The Calgary-based company, which began operating 11 years ago, focuses on producing gas in the Montney formation in northeastern British Columbia.

“It represents a big premium, especially when you look at the share price a year or 18 months ago,” Storm CEO Brian Lavergne said in an interview.

“We didn’t have a debt issue, there was no outside force that compelled us to do something. It’s more just the attractiveness of an all-cash offer, and that gives shareholders options.”

Storm’s share price, which hovered around $6 in September 2014, tumbled to $1 during the depths of the pandemic in March 2020, but it has rebounded by almost 200 per cent this year.

While the S&P/TSX Capped Energy Index has risen sharply since August, it’s up only 14 per cent since the start of 2020.

During the same period, benchmark U.S. oil prices have climbed by 29 per cent, closing Thursday at US$81.59 a barrel.

Many producers are rapidly paying down debt, buying back shares and hiking dividends, but haven’t dramatically increased spending.
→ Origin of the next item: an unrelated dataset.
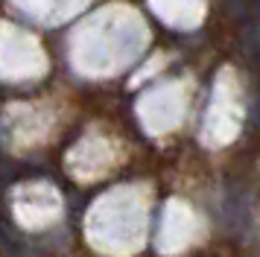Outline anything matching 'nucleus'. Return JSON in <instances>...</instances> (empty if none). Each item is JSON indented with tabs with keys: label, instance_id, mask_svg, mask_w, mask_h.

However, they are able to acquire companies that operate in the same areas and find efficiencies.

“At this time, investors want return of cash. I do think acquisitions will be something that (Canadian Natural) and others will look to as a way to grow,” said analyst Phil Skolnick of Eight Capital.

ARC Energy Research Institute expects the industry will generate $89 billion in after-tax cash flow this year, but will only reinvest $34 billion.
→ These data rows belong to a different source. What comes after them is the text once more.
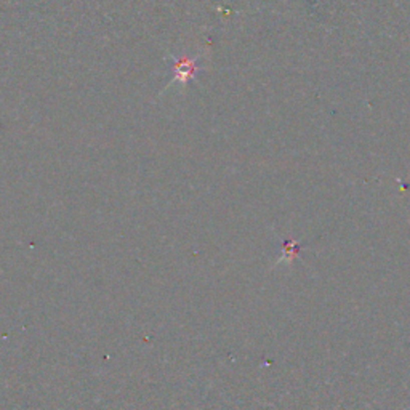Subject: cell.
<instances>
[{
	"label": "cell",
	"instance_id": "obj_1",
	"mask_svg": "<svg viewBox=\"0 0 410 410\" xmlns=\"http://www.w3.org/2000/svg\"><path fill=\"white\" fill-rule=\"evenodd\" d=\"M199 71V58H189V56H179L171 60V77L170 85H186L195 72Z\"/></svg>",
	"mask_w": 410,
	"mask_h": 410
}]
</instances>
“Companies are doing quite well and there may be a modest increase in (drilling) activity. However, we are not expecting a big change because of the other demands for capital,” said institute executive director Jackie Forrest.

“Shareholders are not rewarding them for increasing production.”
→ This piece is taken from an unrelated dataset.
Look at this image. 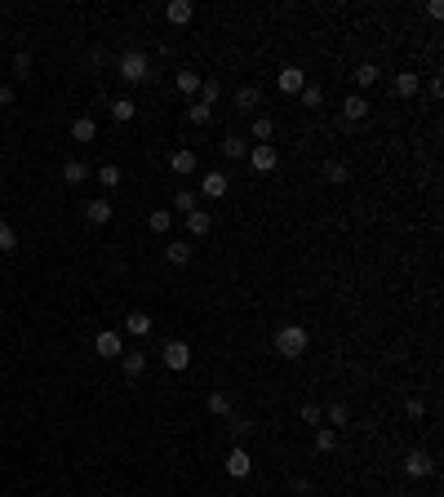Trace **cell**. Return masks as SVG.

Canadian Natural pumped out 1.24 million boe per day in the third quarter — up eight per cent from the April to June period — and increased its quarterly dividend by 25 per cent.

Asked if there’s future production growth coming in the industry next year, Canadian Natural president Tim McKay said the company is still working on its 2022 budget.

“Most industry players are just looking at it and saying, ‘OK, do I grow or do I just keep a maintenance capital-type budget?’ And we’re doing the same, looking at it and saying what would be a prudent budget?” McKay said in an interview last week.

A handful of junior and mid-sized producers have recently increased their capital programs for 2022, with some accelerating drilling plans into the fourth quarter that were previously planned for next year.

Kelt Exploration released third-quarter results Wednesday and bumped up its capital program this year by about $20 million to about $195 million. It announced a $205-million budget for next year and said it will reassess its spending in the first quarter.

Earlier this week, Vermilion Energy increased its capital program this year by $75 million to $375 million, in part to boost spending for condensate-rich gas drilling in Alberta and for light oil drilling in Saskatchewan.

The company anticipates its 2022 budget will be between $400 million and $450 million, although a formal program won’t be released until next month.

According to the Petroleum Services Association of Canada (PSAC), the entire industry will drill 4,650 wells this year and then increase that number by another 750 wells in 2022.

While it represents a double-digit jump in drilling work, it’s not the kind of rapid growth seen during previous upturns in oil and gas prices.

“Customers are still not deviating away from what their original plans were,” said PSAC president Gurpreet Lail.

“We are not seeing that trickle down into activity.”

Labour shortages are another factor that will limit how quickly the oilfield services sector can grow in 2022, she added.

At Storm, Lavergne said the sector has been on a roller-coaster for several years, noting Alberta natural gas prices were marooned around $2 per gigajoule in 2018 and 2019 and have only recently taken off.

“Last year feels like a distant memory now, but it was only . . . 18 months ago that everything was an exercise at survival. Now we are at the opposite end of the spectrum, where we have a lot of cash flow and can’t invest it fast enough,” he said.

“It takes time to build confidence, to build up activity. People want it to happen right away, but it just doesn’t work that way.”

Chris Varcoe is a Calgary Herald columnist.